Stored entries
-.-.-

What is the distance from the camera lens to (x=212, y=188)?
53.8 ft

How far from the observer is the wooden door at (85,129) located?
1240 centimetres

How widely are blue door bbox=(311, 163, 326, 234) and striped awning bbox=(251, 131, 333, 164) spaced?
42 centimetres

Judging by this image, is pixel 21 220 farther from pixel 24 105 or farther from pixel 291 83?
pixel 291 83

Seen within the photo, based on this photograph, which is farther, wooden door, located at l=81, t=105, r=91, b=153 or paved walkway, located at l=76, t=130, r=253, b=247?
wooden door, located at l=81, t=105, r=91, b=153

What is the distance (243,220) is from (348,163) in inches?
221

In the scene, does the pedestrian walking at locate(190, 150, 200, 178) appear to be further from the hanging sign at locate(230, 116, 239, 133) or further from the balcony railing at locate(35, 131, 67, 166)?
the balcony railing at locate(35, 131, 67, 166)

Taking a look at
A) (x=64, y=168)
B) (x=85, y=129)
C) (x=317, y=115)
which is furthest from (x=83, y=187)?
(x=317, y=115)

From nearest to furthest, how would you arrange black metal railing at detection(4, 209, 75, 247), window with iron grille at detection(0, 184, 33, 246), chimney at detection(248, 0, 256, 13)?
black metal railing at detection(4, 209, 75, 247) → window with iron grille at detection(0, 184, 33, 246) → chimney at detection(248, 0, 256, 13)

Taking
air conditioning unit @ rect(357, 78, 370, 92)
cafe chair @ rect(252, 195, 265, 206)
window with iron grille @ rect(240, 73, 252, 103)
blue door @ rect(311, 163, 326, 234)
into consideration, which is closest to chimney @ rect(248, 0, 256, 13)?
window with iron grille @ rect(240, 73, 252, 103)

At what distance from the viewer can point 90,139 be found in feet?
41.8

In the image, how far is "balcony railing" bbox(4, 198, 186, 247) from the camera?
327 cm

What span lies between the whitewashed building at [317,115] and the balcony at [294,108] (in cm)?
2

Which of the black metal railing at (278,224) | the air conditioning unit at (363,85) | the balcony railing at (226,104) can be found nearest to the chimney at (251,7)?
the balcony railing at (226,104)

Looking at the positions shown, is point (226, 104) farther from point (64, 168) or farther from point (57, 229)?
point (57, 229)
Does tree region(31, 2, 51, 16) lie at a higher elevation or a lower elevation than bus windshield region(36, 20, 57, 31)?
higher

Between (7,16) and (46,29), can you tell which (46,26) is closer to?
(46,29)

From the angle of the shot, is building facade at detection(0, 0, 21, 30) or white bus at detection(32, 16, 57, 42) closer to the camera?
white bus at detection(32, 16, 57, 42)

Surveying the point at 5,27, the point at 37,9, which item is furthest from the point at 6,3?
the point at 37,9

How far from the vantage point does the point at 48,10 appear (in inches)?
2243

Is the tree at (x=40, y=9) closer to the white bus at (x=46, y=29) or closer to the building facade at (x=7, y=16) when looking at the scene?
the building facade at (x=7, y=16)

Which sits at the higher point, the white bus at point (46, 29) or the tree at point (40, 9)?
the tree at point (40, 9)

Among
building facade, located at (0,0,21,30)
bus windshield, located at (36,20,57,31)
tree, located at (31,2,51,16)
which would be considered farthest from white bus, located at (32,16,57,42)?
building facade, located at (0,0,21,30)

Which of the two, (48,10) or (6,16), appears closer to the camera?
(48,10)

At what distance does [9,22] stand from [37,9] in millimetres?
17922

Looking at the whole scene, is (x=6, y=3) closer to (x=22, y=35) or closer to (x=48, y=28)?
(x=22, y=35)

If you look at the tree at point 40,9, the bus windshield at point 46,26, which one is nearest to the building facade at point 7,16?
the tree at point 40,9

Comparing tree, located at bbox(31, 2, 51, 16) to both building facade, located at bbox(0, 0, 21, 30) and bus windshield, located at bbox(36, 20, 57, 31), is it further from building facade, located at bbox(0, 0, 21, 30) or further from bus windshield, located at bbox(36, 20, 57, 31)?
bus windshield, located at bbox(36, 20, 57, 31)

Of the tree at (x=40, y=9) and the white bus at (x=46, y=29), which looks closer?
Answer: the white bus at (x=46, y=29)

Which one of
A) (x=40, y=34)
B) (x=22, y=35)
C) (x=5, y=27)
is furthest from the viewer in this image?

-.-.-

**Instructions to follow**:
Render the items from the line containing "If you look" through the last line as a Markdown table with the columns Row and Line, giving each line its own numbered row and leaving out blank lines.

**Complete output**:
| Row | Line |
|---|---|
| 1 | If you look at the tree at point 40,9, the bus windshield at point 46,26, which one is nearest to the building facade at point 7,16? |
| 2 | the tree at point 40,9 |
| 3 | Comparing tree, located at bbox(31, 2, 51, 16) to both building facade, located at bbox(0, 0, 21, 30) and bus windshield, located at bbox(36, 20, 57, 31), is it further from building facade, located at bbox(0, 0, 21, 30) or further from bus windshield, located at bbox(36, 20, 57, 31)? |
| 4 | bus windshield, located at bbox(36, 20, 57, 31) |
| 5 | Of the tree at (x=40, y=9) and the white bus at (x=46, y=29), which looks closer? |
| 6 | Answer: the white bus at (x=46, y=29) |
| 7 | Which one of |
| 8 | A) (x=40, y=34) |
| 9 | B) (x=22, y=35) |
| 10 | C) (x=5, y=27) |
| 11 | is furthest from the viewer in this image? |